→ INPUT DATA

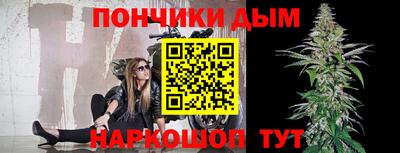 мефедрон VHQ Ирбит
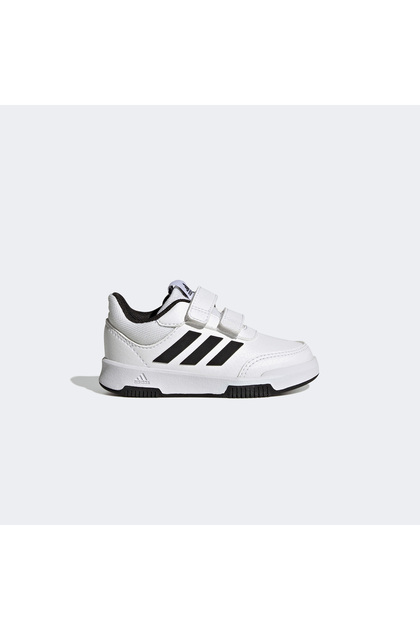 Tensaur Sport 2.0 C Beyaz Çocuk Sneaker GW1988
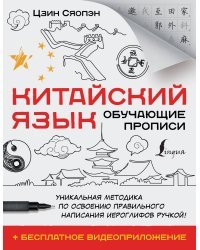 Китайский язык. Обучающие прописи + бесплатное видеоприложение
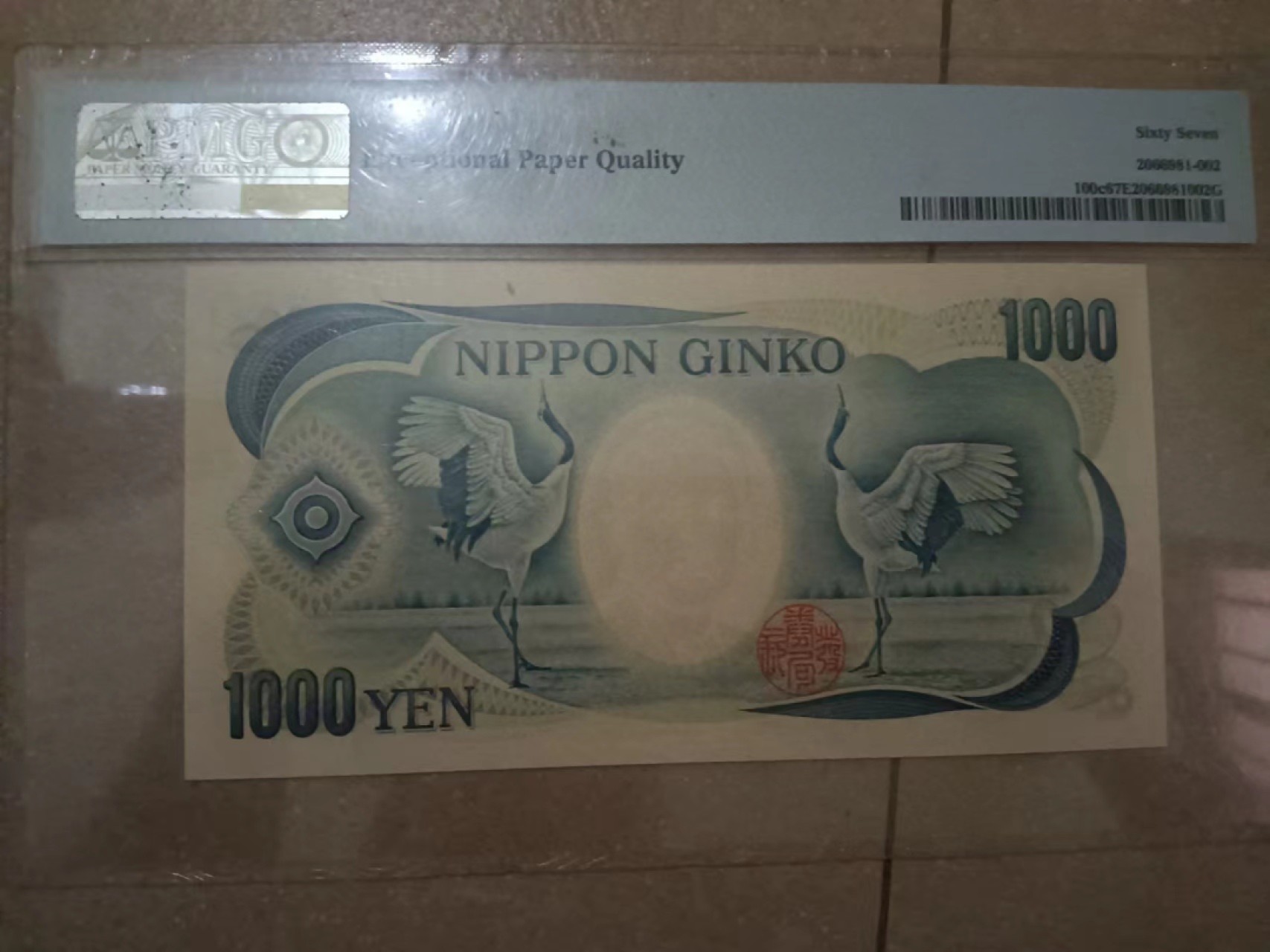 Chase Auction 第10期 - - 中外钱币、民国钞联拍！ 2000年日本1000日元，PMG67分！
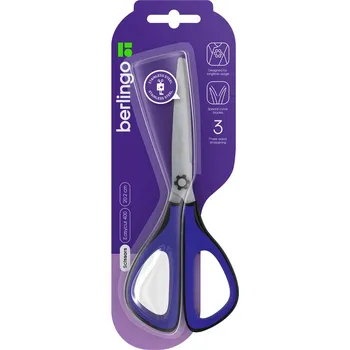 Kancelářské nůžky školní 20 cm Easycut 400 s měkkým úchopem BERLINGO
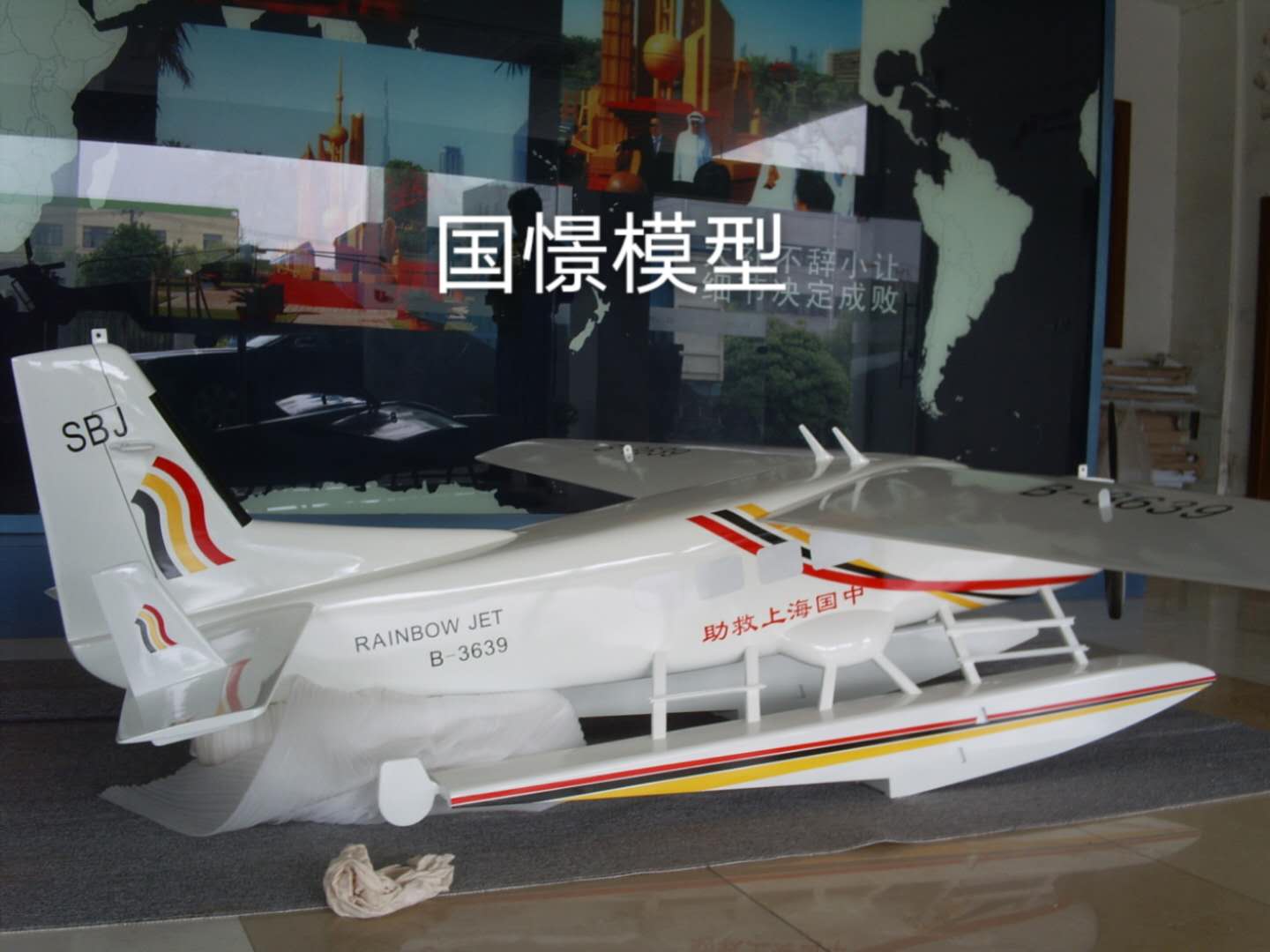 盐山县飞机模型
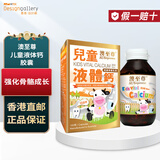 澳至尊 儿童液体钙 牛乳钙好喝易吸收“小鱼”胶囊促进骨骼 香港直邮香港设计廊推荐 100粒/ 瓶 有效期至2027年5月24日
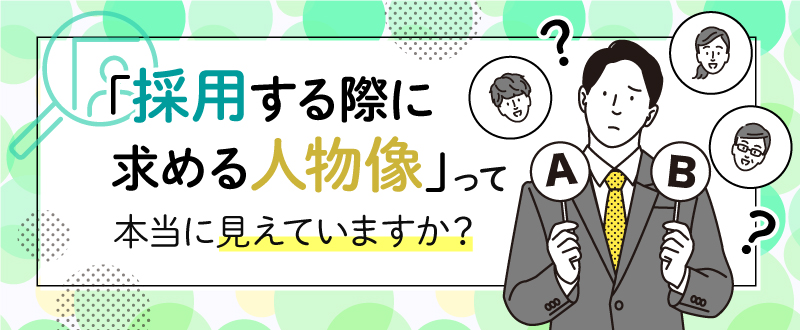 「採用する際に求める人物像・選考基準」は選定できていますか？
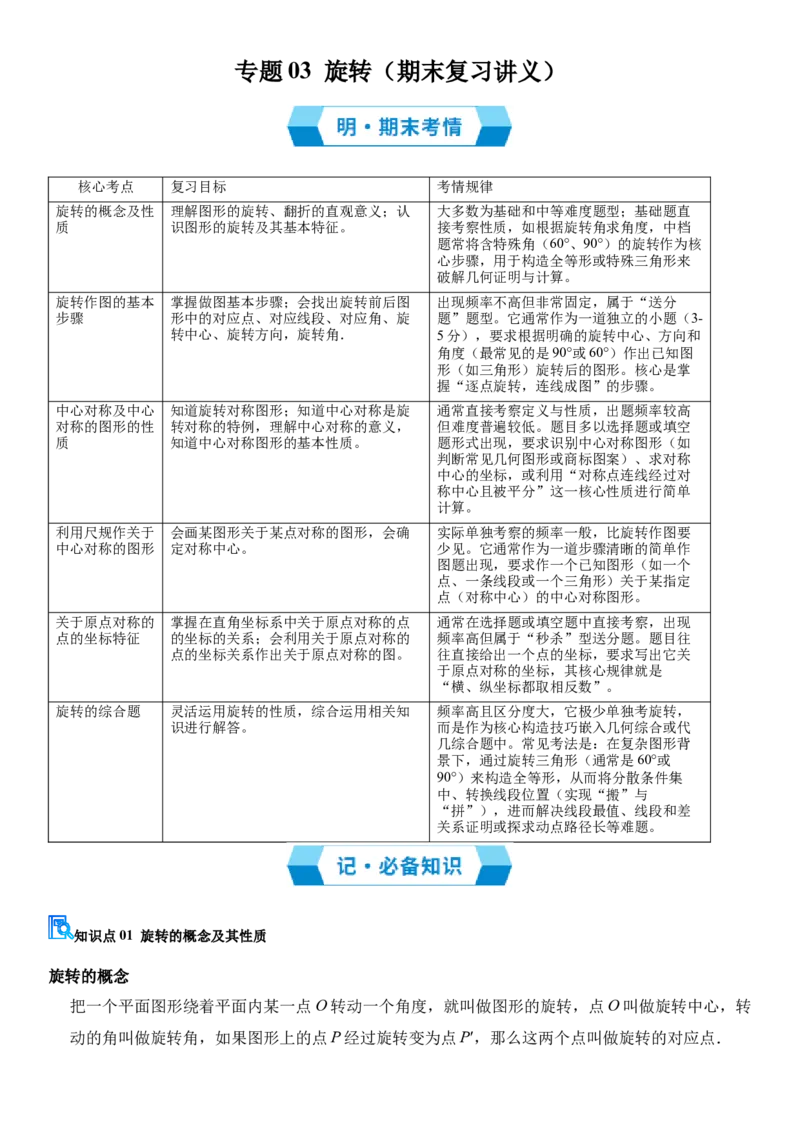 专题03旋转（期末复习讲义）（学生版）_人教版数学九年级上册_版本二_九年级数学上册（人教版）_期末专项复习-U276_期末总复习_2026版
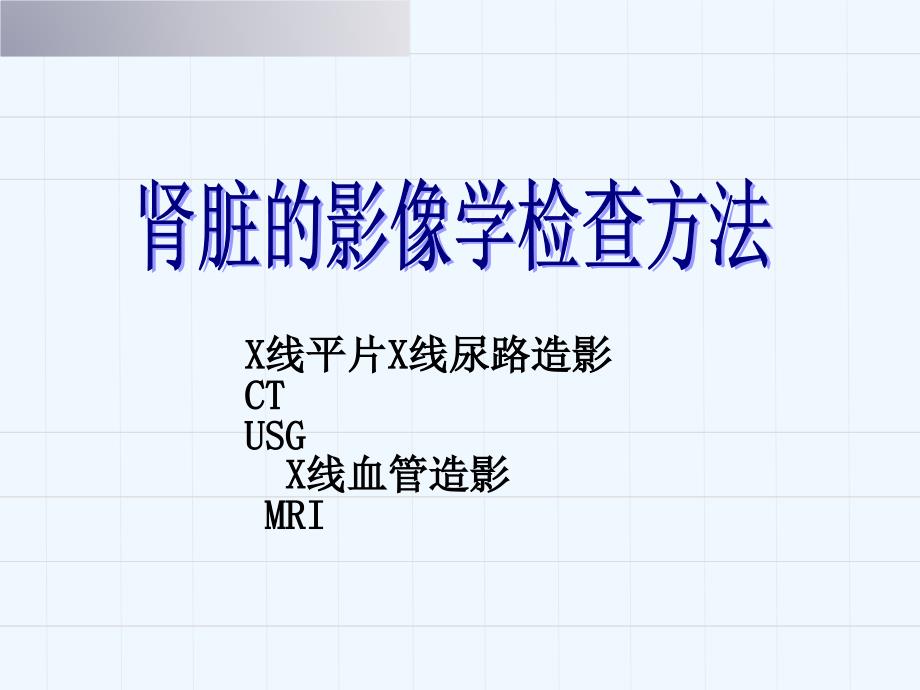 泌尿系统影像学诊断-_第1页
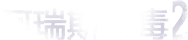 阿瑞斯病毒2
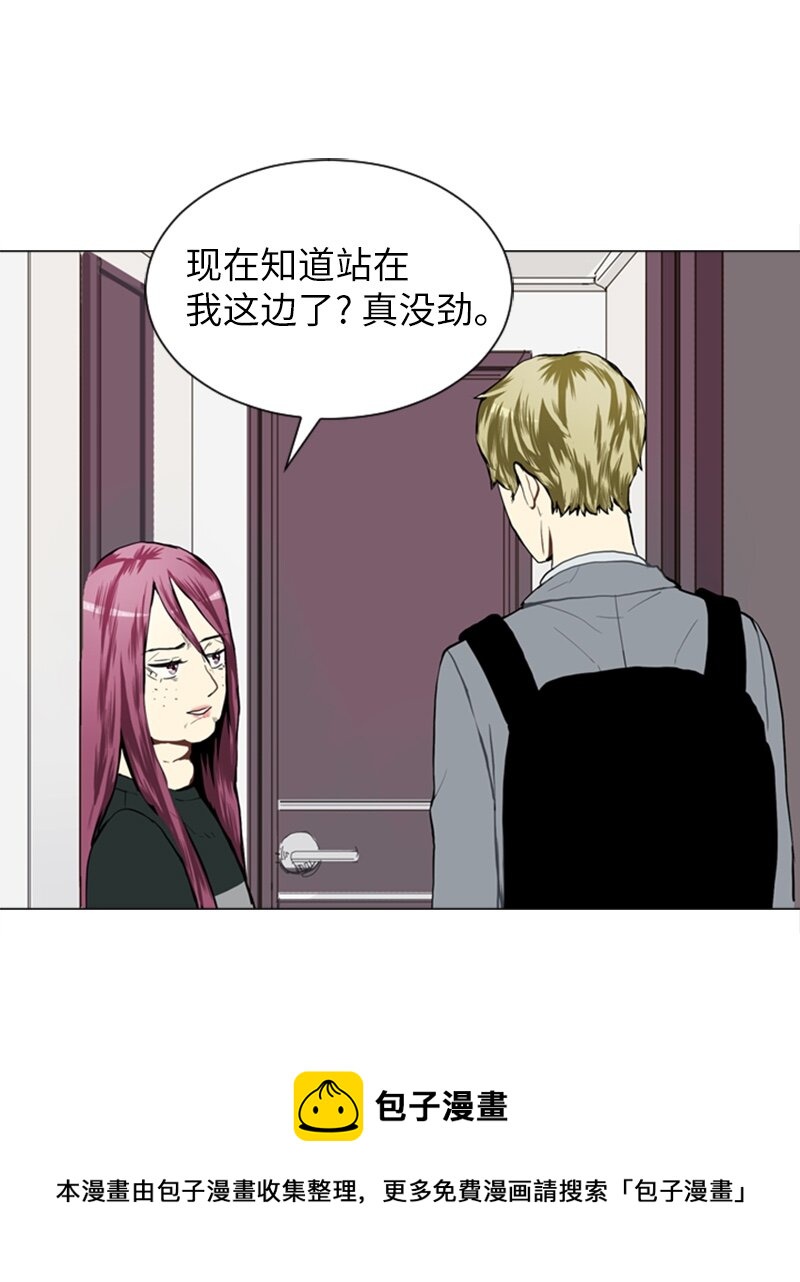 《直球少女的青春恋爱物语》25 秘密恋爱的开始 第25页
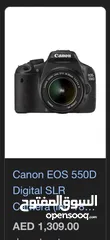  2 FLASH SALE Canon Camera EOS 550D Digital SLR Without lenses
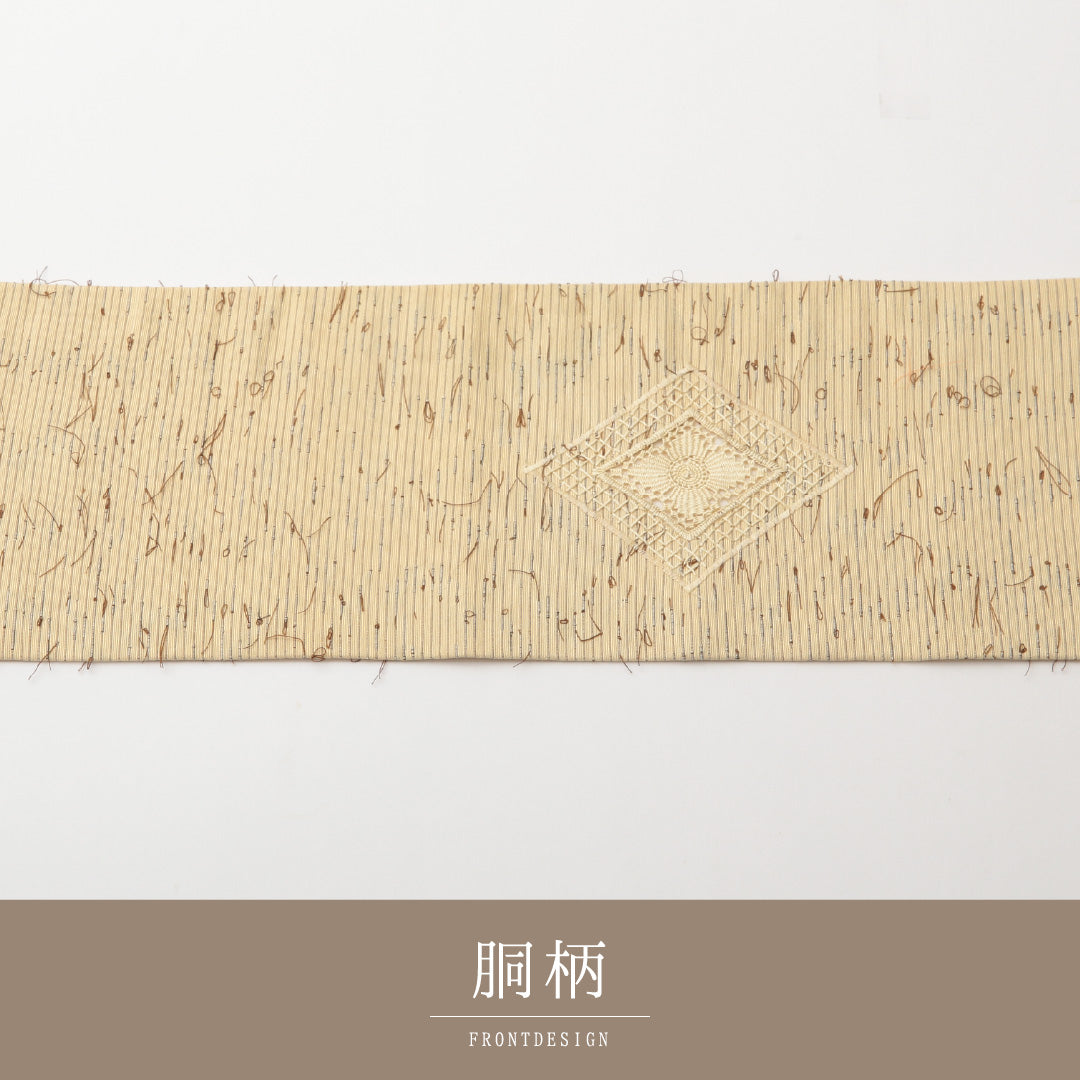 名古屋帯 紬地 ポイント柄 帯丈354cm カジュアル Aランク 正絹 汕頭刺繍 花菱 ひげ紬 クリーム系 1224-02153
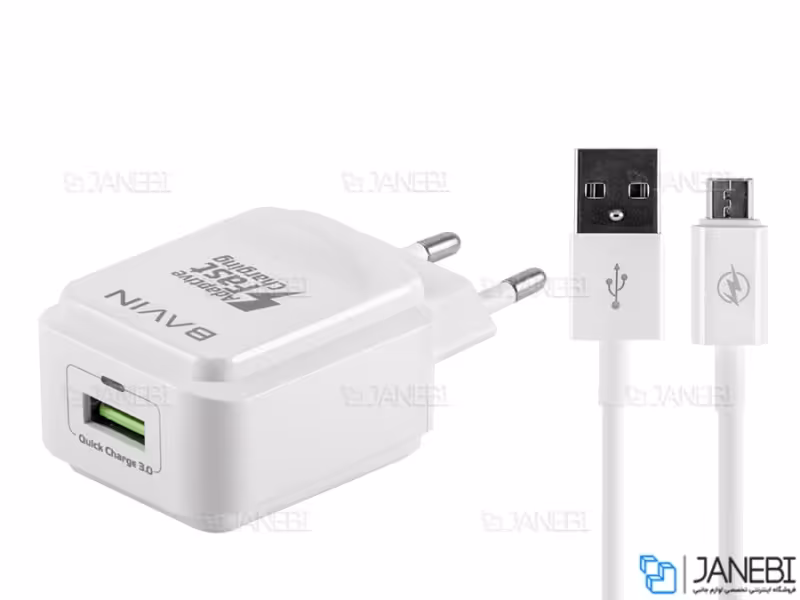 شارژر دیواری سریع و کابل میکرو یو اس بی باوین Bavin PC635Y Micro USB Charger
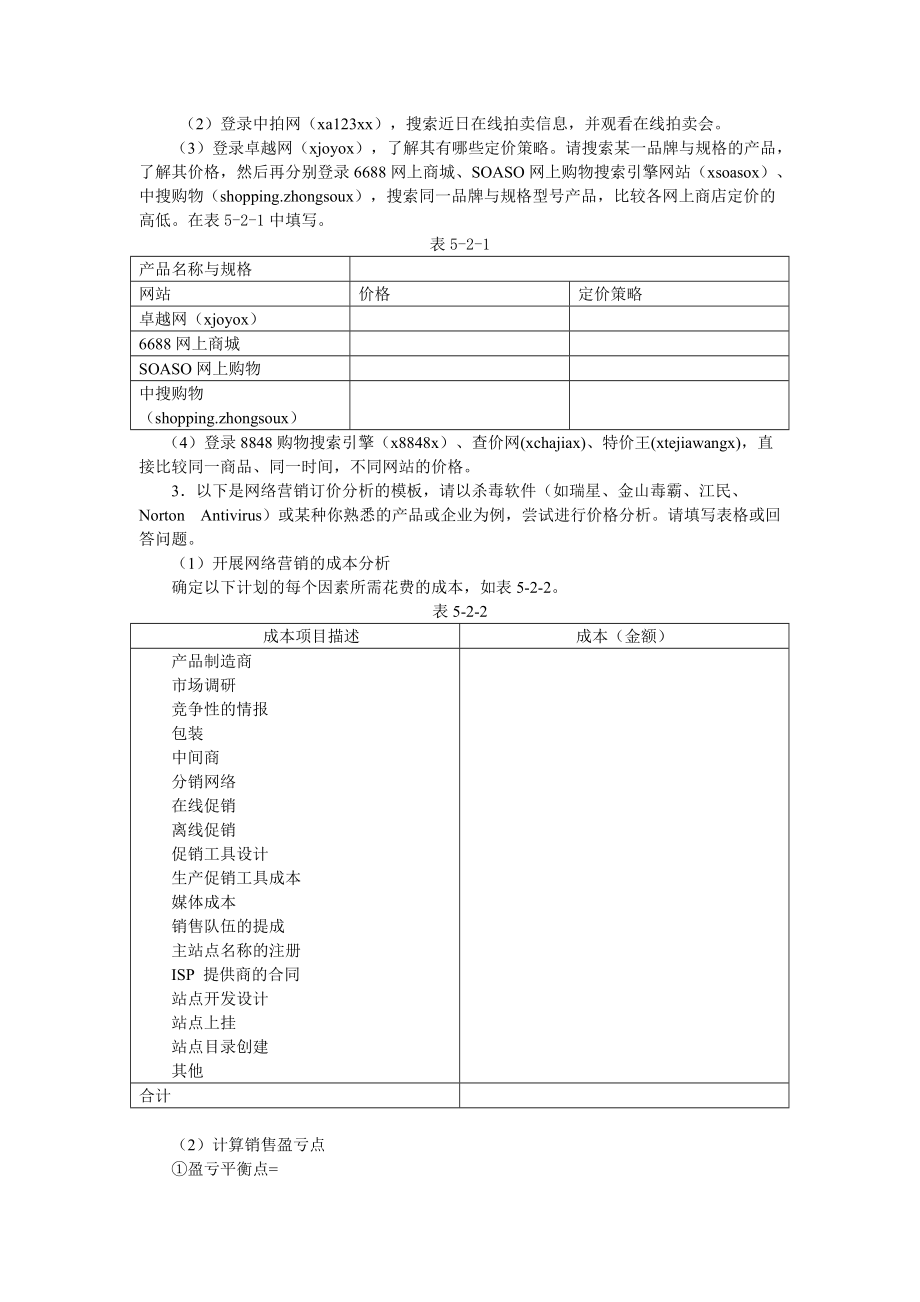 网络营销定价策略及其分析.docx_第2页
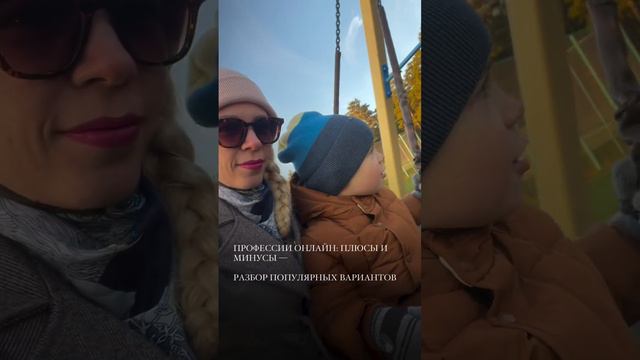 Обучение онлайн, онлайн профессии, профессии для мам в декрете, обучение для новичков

→ TASK
Exactly reproduce the entries above, minus the pictures.

→ RESPONSE TO THE TASK
 мефедрон VHQ Ирбит
 Tensaur Sport 2.0 C Beyaz Çocuk Sneaker GW1988
 Китайский язык. Обучающие прописи + бесплатное видеоприложение
 Chase Auction 第10期 - - 中外钱币、民国钞联拍！ 2000年日本1000日元，PMG67分！
 Kancelářské nůžky školní 20 cm Easycut 400 s měkkým úchopem BERLINGO
 盐山县飞机模型
 澳至尊 儿童液体钙 牛乳钙好喝易吸收“小鱼”胶囊促进骨骼 香港直邮香港设计廊推荐 100粒/ 瓶 有效期至2027年5月24日
 「採用する際に求める人物像・選考基準」は選定できていますか？
 专题03旋转（期末复习讲义）（学生版）_人教版数学九年级上册_版本二_九年级数学上册（人教版）_期末专项复习-U276_期末总复习_2026版
 泌尿系统影像学诊断-_第1页
 阿瑞斯病毒2
 《直球少女的青春恋爱物语》25 秘密恋爱的开始 第25页
  2 FLASH SALE Canon Camera EOS 550D Digital SLR Without lenses
 名古屋帯 紬地 ポイント柄 帯丈354cm カジュアル Aランク 正絹 汕頭刺繍 花菱 ひげ紬 クリーム系 1224-02153
 شارژر دیواری سریع و کابل میکرو یو اس بی باوین Bavin PC635Y Micro USB Charger
 网络营销定价策略及其分析.docx_第2页
 Обучение онлайн, онлайн профессии, профессии для мам в декрете, обучение для новичков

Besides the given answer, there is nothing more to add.